Resulta evidente que el turismo es la columna vertebral de la economía en nuestro
Archipiélago. La posición geográfica de las Islas, a más de 1.000 kilómetros de
distancia de la parte más septentrional del continente europeo y a menos de 100
kilómetros del continente africano, condiciona nuestro clima y paisaje, además de
dotarnos de una idiosincrasia cultural y lingüística propia.
El hándicap que supone la lejanía de los grandes mercados, así como la limitación del
acceso a las materias primas, se ve compensado con privilegios naturales, como son
el clima y el paisaje del que disfrutamos. Esto último supone que gocemos de una
temperatura excepcional cuando toda Europa sufre los rigores del frío invierno,
favoreciendo así que seamos uno de los destinos turísticos más demandados en el
Viejo Continente.
Con la participación de una amplia representación de las instituciones y el
empresariado de las Islas, esta semana se ha cerrado la feria ITB de Berlín. La
presencia en este gran escaparate mundial sirvió para ratificar el prestigio del que
goza la “marca Canarias” entre los agentes de este importante sector económico.
Sin embargo, conviene recordar que la masificación turística en los destinos más
demandados de Europa –entre ellos, nuestro Archipiélago– ha comenzado a generar
un debate social acerca de los límites del crecimiento y la necesidad de modularlo.
Todavía estamos a tiempo de afrontar ese debate con racionalidad y mesura.

**Datos extraídos**:
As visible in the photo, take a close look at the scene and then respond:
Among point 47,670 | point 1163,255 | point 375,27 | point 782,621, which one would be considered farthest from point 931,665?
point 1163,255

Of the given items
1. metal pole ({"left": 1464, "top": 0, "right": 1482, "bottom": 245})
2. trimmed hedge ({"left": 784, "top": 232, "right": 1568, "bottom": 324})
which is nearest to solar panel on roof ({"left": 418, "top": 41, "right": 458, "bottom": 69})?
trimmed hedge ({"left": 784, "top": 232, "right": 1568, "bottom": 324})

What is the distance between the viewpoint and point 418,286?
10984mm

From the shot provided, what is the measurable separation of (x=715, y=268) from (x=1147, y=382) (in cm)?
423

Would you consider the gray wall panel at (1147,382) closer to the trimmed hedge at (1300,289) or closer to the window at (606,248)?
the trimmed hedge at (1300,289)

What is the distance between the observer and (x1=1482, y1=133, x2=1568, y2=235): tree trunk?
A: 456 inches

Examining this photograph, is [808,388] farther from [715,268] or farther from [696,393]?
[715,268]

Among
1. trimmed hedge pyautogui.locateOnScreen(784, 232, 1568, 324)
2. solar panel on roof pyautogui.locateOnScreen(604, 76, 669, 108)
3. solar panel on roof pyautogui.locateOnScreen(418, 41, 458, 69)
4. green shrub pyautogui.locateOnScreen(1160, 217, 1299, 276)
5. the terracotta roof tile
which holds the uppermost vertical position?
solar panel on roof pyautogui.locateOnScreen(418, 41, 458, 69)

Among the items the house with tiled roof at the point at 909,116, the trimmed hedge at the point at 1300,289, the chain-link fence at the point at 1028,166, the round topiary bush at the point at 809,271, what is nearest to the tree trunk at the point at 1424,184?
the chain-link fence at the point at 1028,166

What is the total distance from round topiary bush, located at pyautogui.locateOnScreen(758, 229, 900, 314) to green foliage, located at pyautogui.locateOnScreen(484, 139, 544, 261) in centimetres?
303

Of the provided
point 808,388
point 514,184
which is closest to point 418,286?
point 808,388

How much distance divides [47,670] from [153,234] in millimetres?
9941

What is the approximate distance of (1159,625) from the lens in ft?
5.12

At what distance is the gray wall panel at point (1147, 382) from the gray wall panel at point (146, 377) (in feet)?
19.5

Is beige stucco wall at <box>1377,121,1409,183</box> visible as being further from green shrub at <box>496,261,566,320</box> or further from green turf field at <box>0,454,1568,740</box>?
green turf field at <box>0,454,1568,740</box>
--
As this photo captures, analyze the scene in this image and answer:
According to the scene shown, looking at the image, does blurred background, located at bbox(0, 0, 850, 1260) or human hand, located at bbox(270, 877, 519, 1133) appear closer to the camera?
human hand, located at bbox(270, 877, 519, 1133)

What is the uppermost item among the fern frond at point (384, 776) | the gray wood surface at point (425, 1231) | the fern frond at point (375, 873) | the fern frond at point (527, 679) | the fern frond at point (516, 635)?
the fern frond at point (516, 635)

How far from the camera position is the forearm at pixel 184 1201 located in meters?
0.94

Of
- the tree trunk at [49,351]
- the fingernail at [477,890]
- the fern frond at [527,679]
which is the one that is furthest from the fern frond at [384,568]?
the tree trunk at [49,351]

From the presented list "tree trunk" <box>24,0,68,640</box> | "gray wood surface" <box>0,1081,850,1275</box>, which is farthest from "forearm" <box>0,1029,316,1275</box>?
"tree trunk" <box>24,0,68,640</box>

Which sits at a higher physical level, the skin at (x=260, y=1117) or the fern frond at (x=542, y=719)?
--
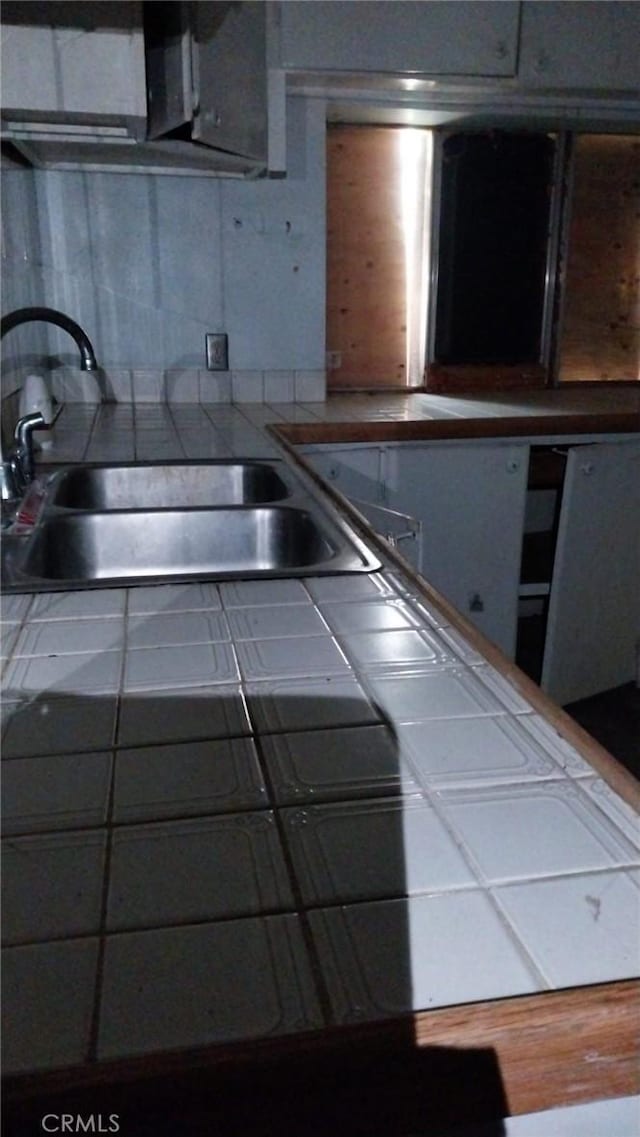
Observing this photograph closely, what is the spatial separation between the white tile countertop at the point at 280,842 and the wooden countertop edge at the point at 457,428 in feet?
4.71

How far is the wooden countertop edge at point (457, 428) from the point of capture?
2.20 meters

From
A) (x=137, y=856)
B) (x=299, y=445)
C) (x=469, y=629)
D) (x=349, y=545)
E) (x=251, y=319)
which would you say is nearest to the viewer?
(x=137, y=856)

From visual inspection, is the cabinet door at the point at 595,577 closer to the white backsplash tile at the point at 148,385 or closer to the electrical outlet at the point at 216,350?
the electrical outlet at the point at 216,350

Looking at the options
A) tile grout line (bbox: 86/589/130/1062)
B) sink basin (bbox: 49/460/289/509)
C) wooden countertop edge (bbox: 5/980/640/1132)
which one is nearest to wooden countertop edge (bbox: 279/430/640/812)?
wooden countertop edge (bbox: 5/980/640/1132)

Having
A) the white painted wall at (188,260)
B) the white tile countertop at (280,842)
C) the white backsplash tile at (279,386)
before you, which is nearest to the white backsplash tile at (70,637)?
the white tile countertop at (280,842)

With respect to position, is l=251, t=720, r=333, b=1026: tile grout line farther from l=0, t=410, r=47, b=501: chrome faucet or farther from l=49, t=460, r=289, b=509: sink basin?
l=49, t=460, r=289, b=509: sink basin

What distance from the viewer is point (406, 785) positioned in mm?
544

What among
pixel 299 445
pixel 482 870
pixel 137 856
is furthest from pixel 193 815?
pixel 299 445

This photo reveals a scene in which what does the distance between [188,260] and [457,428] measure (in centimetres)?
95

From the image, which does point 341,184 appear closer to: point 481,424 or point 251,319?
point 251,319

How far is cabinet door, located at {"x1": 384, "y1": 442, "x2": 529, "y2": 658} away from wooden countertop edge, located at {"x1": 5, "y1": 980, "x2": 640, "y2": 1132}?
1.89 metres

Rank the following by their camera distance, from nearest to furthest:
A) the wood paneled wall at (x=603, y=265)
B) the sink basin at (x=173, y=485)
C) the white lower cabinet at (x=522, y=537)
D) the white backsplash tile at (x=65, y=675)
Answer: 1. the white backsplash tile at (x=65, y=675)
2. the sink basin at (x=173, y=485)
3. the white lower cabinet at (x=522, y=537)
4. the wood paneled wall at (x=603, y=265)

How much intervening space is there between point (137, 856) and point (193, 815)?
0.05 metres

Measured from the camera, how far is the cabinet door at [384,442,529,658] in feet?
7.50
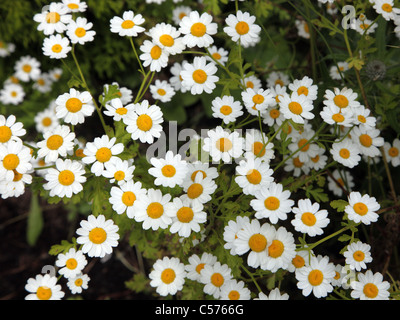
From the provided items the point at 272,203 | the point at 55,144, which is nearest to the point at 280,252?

**Lista de tareas**:
[a] Según el texto de la página, ¿a qué distancia del continente africano se encuentran las Islas?
[b] ¿Qué razón da el texto de la página para que las Islas sean uno de los destinos turísticos más demandados del Viejo Continente? Responde en una a tres oraciones.

**Respuestas completas**:
[a] A menos de 100 kilómetros.

[b] Gracias a su clima, las Islas gozan de una temperatura excepcional cuando toda Europa sufre los rigores del frío invierno. Ese privilegio natural, junto con el paisaje, compensa la lejanía de los grandes mercados y la limitación del acceso a las materias primas.